Jeremy Levin, et ux. v. JPMorgan Chase Bank, N.A.
JusticiabilityDoctri
Are blocked EFTs, originating with Iran, transferred into the U.S. by agents of Iran, and used to benefit its financial interests, immune from recovery by victims of terrorism and holders of TRIA judgments when the agent immediately sending the EFT is not itself an Iranian owned bank entity?

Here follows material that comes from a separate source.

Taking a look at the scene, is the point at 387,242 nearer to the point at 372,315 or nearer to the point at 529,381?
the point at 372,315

QUESTION PRESENTED CNN bureau chief, Jeremy Levin, was abducted by Tranian agents of Hezbollah in Beirut, Lebanon in the 1980s. Mr. Levin was held hostage, starved, and tortured, until his escape. Mr. Levin and his wife, Dr. Lucille Levin (the “Levins”), both octogenarians, have partially unsatisfied judgments against Iran under the Terrorism Risk Insurance Act (“TRIA”) and seek to collect against Iranian assets in New York banks, including those made by electronic fund transfer (“EFT”). In 2017, the Levins sought to attach a blocked account that was the product of an Iranian EFT, processed through its correspondent bank in London. The District Court, affirmed by the Second Circuit, denied the Levins’ motion to supplement their complaint with this blocked asset, holding that EFTs are exempt from TRIA if Iran does not directly transfer the fund to the account, applying only state law, namely N.Y. U.C.C. section 4-A-503, and ignoring federal law, TRIA’s preemption clause, and N.Y. U.C.C. sections 4-A-402 and 4-A-501. In doing so, the Second Circuit has charted a path for terrorists to launder money using domestic and international banking systems in contravention of U.S. anti-terrorism law and in conflict with the D.C. Circuit. The Question for the Court is: Are blocked EFTs, originating with Iran, transferred into the U.S. by agents of Iran, and used to benefit its financial interests, immune from recovery by victims of terrorism and holders of TRIA judgments when the agent immediately sending the EFT is not itself an Iranian owned bank entity?